EXERCISE GOAL » Starting at the line that contains "Which of (31,243)", print every remaining line of the entries, unchanged, and output nothing more.
* * * * * * * * *
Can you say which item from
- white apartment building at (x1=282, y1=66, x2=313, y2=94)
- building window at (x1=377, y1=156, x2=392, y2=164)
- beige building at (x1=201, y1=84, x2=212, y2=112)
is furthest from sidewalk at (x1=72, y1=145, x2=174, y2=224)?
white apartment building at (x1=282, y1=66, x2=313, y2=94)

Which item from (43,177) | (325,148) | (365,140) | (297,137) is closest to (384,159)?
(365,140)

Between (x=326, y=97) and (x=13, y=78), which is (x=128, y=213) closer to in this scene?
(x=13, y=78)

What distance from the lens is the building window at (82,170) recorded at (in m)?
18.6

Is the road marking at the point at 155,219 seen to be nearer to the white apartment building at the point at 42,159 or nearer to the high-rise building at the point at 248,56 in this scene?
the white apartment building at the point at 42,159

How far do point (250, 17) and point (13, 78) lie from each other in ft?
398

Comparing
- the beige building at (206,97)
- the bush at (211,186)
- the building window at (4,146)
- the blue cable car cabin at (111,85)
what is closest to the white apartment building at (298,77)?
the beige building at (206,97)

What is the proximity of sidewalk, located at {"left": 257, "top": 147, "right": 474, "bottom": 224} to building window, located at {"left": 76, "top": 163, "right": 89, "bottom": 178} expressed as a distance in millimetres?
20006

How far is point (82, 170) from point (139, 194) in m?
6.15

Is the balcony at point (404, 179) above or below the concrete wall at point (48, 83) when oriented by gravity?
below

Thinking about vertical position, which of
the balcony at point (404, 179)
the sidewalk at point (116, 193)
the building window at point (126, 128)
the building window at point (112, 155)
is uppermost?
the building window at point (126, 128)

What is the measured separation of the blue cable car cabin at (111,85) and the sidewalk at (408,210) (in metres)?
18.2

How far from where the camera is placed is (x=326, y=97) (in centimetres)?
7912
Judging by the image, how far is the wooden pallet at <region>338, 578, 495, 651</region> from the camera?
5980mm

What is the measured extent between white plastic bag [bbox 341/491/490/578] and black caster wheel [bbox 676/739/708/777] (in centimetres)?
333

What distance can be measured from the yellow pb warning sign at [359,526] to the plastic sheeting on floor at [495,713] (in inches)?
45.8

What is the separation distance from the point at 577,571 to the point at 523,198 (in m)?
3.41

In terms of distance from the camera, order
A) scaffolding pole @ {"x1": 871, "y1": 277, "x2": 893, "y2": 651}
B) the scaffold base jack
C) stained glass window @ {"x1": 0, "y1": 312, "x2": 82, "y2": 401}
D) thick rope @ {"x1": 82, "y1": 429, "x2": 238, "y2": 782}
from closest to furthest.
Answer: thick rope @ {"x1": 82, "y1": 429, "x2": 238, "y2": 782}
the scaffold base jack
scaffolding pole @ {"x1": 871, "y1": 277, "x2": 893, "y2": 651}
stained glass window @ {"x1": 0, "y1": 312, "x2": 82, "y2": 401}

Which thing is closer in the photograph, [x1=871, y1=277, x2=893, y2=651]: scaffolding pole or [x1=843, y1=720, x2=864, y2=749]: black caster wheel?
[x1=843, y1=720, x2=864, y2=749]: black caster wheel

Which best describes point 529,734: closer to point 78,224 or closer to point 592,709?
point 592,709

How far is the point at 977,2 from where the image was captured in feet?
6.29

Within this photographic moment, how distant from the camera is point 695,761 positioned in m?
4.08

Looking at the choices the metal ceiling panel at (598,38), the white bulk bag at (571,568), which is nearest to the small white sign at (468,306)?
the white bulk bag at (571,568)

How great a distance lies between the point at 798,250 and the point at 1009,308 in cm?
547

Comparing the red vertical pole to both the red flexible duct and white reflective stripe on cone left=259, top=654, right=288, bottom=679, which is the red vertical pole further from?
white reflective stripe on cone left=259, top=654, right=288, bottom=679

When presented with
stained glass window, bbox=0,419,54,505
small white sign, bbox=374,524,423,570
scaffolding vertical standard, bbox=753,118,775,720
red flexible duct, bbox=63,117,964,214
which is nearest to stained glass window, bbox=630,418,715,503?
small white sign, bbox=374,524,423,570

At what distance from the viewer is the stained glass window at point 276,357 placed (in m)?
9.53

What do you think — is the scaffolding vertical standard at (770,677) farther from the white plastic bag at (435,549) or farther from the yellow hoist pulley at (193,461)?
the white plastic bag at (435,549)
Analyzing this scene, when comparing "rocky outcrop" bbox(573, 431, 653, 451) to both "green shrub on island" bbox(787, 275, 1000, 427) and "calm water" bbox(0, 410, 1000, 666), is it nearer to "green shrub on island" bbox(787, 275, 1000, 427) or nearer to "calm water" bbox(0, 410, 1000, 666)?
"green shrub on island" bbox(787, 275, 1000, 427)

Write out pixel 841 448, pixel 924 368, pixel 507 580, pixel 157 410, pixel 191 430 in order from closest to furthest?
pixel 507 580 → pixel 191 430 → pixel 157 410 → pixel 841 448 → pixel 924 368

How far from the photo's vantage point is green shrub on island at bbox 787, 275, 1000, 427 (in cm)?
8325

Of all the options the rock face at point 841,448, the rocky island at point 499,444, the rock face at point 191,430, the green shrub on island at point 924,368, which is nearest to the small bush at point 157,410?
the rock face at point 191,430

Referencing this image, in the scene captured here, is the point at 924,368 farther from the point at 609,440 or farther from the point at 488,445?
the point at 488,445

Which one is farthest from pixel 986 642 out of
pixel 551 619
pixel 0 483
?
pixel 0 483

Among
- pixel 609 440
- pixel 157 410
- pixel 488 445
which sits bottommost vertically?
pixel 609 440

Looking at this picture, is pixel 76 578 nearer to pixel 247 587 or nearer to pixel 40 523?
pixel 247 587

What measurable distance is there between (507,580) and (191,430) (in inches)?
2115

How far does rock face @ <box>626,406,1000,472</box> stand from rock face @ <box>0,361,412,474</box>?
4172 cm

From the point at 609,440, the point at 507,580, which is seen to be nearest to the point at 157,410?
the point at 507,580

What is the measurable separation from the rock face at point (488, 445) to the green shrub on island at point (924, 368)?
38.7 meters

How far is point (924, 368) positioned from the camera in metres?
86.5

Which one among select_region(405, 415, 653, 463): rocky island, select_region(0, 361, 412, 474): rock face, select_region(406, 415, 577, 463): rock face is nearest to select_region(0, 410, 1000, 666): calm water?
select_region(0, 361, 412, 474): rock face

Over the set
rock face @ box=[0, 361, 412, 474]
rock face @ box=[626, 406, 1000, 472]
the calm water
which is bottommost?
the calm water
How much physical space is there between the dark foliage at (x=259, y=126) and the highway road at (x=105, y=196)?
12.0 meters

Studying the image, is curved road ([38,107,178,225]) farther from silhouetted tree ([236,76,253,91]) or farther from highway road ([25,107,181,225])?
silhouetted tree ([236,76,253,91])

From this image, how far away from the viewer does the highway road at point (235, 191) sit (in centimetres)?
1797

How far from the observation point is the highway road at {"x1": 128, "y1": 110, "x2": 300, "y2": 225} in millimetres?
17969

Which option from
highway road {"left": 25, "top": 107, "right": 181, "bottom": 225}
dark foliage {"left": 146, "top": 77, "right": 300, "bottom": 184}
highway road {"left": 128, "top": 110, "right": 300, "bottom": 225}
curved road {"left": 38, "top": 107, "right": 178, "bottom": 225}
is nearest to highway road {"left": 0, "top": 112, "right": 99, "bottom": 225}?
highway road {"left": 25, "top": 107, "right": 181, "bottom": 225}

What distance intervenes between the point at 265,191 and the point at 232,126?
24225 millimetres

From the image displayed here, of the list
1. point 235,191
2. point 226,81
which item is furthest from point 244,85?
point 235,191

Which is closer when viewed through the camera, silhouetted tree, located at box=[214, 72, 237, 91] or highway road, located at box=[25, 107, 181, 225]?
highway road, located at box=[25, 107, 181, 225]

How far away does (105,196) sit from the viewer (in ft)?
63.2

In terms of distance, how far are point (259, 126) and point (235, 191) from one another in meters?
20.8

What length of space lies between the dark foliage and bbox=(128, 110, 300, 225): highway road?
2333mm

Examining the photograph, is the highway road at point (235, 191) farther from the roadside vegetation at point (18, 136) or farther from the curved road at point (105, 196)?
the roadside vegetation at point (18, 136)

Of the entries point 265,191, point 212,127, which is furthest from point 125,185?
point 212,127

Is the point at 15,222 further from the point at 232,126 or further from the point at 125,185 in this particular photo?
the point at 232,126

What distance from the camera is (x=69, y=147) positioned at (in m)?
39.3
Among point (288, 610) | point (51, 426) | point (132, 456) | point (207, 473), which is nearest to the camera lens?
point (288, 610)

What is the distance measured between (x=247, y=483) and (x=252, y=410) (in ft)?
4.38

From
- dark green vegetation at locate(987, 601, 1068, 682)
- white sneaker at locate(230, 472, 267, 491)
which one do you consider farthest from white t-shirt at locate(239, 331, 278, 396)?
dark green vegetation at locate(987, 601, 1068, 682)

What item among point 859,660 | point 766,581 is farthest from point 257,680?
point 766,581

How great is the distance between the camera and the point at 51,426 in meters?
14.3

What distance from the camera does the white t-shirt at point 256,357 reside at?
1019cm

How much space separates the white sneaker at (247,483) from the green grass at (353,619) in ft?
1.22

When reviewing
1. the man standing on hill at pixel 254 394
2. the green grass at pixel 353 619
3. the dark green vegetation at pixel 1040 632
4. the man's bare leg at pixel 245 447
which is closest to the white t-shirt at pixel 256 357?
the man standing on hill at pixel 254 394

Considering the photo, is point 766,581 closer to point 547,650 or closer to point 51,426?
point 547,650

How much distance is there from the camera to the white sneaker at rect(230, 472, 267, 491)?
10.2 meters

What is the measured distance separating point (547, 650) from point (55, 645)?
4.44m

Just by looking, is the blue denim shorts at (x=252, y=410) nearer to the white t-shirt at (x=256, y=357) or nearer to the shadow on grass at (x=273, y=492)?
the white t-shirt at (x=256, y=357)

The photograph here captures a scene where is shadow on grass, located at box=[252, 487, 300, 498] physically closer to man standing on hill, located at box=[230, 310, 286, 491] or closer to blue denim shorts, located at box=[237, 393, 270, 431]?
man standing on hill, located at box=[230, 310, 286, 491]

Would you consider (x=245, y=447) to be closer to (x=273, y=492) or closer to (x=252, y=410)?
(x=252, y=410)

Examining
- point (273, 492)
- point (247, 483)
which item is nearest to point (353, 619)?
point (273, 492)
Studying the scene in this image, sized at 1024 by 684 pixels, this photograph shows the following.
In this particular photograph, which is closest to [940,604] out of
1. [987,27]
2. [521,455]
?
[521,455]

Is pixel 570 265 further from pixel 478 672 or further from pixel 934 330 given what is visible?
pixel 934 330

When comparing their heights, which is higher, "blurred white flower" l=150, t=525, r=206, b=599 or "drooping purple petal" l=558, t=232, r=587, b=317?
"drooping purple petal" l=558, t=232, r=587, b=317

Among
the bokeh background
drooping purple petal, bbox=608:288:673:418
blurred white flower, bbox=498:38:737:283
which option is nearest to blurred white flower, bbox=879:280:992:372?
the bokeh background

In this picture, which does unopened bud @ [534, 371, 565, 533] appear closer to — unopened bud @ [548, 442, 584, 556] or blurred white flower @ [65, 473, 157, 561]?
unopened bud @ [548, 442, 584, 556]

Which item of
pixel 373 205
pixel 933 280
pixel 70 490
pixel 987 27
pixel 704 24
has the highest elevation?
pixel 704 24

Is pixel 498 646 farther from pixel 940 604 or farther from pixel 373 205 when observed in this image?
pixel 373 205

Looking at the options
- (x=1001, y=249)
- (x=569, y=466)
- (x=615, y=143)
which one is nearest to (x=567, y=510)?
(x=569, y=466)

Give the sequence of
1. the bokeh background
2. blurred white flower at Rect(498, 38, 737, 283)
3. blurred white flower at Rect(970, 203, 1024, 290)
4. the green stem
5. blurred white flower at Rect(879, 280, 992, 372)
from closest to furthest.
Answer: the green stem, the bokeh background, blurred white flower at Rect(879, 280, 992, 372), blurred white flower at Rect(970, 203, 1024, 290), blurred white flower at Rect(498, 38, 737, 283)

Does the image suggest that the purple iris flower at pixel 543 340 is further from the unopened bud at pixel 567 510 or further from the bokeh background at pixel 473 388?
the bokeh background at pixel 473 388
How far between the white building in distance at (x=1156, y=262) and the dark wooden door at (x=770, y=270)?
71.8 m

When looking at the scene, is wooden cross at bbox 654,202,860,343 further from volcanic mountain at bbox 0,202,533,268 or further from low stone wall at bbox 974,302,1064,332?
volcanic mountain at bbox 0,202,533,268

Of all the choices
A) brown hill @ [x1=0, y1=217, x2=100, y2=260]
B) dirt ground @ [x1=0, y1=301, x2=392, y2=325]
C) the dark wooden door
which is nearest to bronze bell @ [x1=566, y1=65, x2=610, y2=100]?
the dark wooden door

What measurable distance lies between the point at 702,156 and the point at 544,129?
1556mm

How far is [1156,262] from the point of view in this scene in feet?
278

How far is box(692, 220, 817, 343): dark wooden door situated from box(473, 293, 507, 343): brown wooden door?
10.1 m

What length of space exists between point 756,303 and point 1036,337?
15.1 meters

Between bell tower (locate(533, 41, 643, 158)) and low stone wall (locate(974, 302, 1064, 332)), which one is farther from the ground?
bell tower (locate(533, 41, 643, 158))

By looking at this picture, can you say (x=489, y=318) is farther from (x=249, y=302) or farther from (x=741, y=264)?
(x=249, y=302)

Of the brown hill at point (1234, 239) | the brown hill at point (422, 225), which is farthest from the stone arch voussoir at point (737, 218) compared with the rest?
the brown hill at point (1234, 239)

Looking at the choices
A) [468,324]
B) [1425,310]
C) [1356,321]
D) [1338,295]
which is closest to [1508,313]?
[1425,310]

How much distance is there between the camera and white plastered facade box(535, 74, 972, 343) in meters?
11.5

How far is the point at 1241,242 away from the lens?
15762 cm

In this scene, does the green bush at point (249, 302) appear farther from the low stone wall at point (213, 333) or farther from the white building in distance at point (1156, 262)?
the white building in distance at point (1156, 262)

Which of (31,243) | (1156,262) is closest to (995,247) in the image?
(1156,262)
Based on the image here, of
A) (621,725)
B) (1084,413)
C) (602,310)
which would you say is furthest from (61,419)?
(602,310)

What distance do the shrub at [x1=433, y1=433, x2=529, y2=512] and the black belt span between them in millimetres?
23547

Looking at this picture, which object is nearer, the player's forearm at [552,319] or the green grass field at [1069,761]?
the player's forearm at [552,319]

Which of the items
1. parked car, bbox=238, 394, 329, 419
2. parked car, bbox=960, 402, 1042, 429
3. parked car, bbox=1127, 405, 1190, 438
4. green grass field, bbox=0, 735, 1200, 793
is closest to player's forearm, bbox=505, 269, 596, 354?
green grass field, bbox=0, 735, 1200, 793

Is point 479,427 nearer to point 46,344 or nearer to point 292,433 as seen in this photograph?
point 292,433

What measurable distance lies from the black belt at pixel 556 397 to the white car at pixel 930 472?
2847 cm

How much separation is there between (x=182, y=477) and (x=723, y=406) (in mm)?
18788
* * * * * * * * *
RESULT »
Which of (31,243) | (1156,262) is closest to (995,247) in the image?
(1156,262)
Based on the image here, of
A) (621,725)
B) (1084,413)
C) (602,310)
which would you say is furthest from (61,419)?
(602,310)

What distance do the shrub at [x1=433, y1=433, x2=529, y2=512] and the black belt span between them in millimetres?
23547

Looking at this picture, which object is nearer, the player's forearm at [552,319] or the green grass field at [1069,761]?
the player's forearm at [552,319]

Which of the items
1. parked car, bbox=238, 394, 329, 419
2. parked car, bbox=960, 402, 1042, 429
3. parked car, bbox=1127, 405, 1190, 438
4. green grass field, bbox=0, 735, 1200, 793
is closest to player's forearm, bbox=505, 269, 596, 354?
green grass field, bbox=0, 735, 1200, 793

Is point 479,427 nearer to point 46,344 or nearer to point 292,433 as seen in this photograph?
point 292,433

What measurable distance lies from the black belt at pixel 556 397 to the white car at pixel 930 472?
2847 cm

How much separation is there between (x=182, y=477) and (x=723, y=406) (in mm)?
18788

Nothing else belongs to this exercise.